Team America: World Police mocking Hans Blix for not being able to find wmds.

Kaiser Mazoku
Mar 24, 2011

Didn't you see it!? Couldn't you see my "spirit"!?
You know, I remember a lot of people hating Lucky back in the day, but looking back...he's actually a pretty decent guy. He's supposed to be the "deadbeat white trash" yet as soon as he finds out he's gonna be a father he proposes to Luanne and buckles down to try and get a real job.

Yngwie Mangosteen
Aug 23, 2007

Kaiser Mazoku posted:

You know, I remember a lot of people hating Lucky back in the day, but looking back...he's actually a pretty decent guy. He's supposed to be the "deadbeat white trash" yet as soon as he finds out he's gonna be a father he proposes to Luanne and buckles down to try and get a real job.

His job is literally ‘insurance fraud recipient’.

Rockman Reserve
Oct 2, 2007

"Carbons? Purge? What are you talking about?!"

there is no way at all someone like peggy could keep a secret like bill fathering bobby

peggy hill is not known for her sealed-tight lips

it took basically everything she had not to narc on nancy and john redcorn, and she has a serious crisis of conscience and a lot of self-loathing from not being hank's first as it is. you really think she wouldn't have asked for three pieces of chocolate from the lady pastor if she'd been riding the billdozer? c'mon.

Mr. Fall Down Terror
Jan 24, 2018

by Fluffdaddy

BaldDwarfOnPCP posted:

[sub]e: basically why out of all the women in the neighborhood does Bill continually creep on Peggy even though Hank is his best friend in the world?

not everything is plot, sometimes it's just a joke trope. bob's burgers did this recently with teddy, the creepy friend to the married protagonists, bob and linda. surprise! teddy is obsessed with their relationship!

**Activity**: Reproduce the forum discussion above about Lucky, Peggy and Bill in full, word for word.

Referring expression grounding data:
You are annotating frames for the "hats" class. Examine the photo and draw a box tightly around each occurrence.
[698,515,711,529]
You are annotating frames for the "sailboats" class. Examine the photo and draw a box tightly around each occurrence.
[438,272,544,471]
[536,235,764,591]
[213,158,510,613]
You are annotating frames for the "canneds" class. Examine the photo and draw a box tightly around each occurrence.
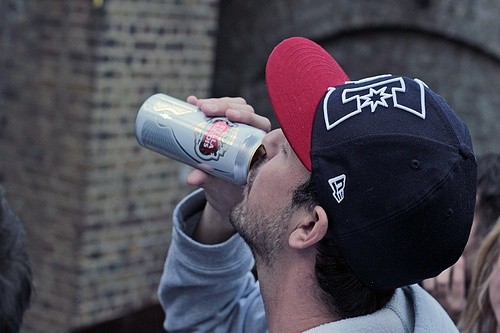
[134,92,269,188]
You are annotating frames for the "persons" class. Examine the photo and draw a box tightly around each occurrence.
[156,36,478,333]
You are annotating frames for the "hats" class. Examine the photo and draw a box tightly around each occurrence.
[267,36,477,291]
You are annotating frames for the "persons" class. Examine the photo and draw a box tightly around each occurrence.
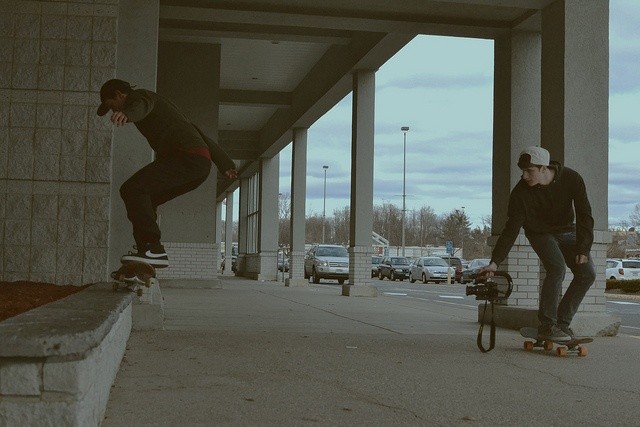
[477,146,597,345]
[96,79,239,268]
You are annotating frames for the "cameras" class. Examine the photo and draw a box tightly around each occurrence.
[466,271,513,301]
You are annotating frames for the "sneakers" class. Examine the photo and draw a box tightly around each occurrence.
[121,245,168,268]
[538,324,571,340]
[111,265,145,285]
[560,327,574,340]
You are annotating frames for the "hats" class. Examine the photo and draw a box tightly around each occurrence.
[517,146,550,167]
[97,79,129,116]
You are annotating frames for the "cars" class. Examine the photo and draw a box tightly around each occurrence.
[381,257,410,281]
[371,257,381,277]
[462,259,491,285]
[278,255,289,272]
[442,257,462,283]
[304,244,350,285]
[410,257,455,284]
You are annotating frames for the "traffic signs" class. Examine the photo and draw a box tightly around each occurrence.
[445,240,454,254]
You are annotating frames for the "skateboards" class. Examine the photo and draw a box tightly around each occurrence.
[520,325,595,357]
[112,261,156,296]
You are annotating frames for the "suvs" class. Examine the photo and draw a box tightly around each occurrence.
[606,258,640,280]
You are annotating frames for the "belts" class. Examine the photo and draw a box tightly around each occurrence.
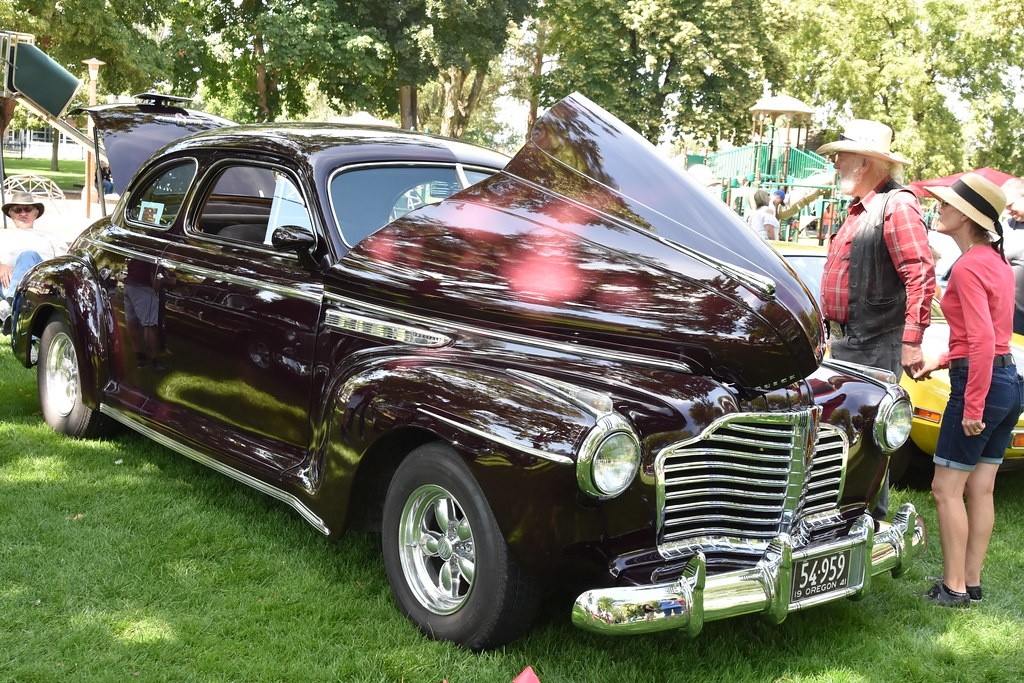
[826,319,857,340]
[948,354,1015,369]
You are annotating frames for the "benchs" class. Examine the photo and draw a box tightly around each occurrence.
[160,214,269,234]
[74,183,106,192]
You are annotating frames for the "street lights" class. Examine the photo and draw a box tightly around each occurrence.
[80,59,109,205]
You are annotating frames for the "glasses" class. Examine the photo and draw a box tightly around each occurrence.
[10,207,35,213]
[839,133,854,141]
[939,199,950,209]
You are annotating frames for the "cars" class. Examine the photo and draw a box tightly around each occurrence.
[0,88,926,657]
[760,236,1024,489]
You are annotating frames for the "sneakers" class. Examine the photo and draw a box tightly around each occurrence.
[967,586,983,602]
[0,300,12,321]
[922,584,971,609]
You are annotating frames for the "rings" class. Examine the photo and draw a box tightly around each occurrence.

**Task result**:
Team America: World Police mocking Hans Blix for not being able to find wmds.

Kaiser Mazoku
Mar 24, 2011

Didn't you see it!? Couldn't you see my "spirit"!?
You know, I remember a lot of people hating Lucky back in the day, but looking back...he's actually a pretty decent guy. He's supposed to be the "deadbeat white trash" yet as soon as he finds out he's gonna be a father he proposes to Luanne and buckles down to try and get a real job.

Yngwie Mangosteen
Aug 23, 2007

Kaiser Mazoku posted:

You know, I remember a lot of people hating Lucky back in the day, but looking back...he's actually a pretty decent guy. He's supposed to be the "deadbeat white trash" yet as soon as he finds out he's gonna be a father he proposes to Luanne and buckles down to try and get a real job.

His job is literally ‘insurance fraud recipient’.

Rockman Reserve
Oct 2, 2007

"Carbons? Purge? What are you talking about?!"

there is no way at all someone like peggy could keep a secret like bill fathering bobby

peggy hill is not known for her sealed-tight lips

it took basically everything she had not to narc on nancy and john redcorn, and she has a serious crisis of conscience and a lot of self-loathing from not being hank's first as it is. you really think she wouldn't have asked for three pieces of chocolate from the lady pastor if she'd been riding the billdozer? c'mon.

Mr. Fall Down Terror
Jan 24, 2018

by Fluffdaddy

BaldDwarfOnPCP posted:

[sub]e: basically why out of all the women in the neighborhood does Bill continually creep on Peggy even though Hank is his best friend in the world?

not everything is plot, sometimes it's just a joke trope. bob's burgers did this recently with teddy, the creepy friend to the married protagonists, bob and linda. surprise! teddy is obsessed with their relationship!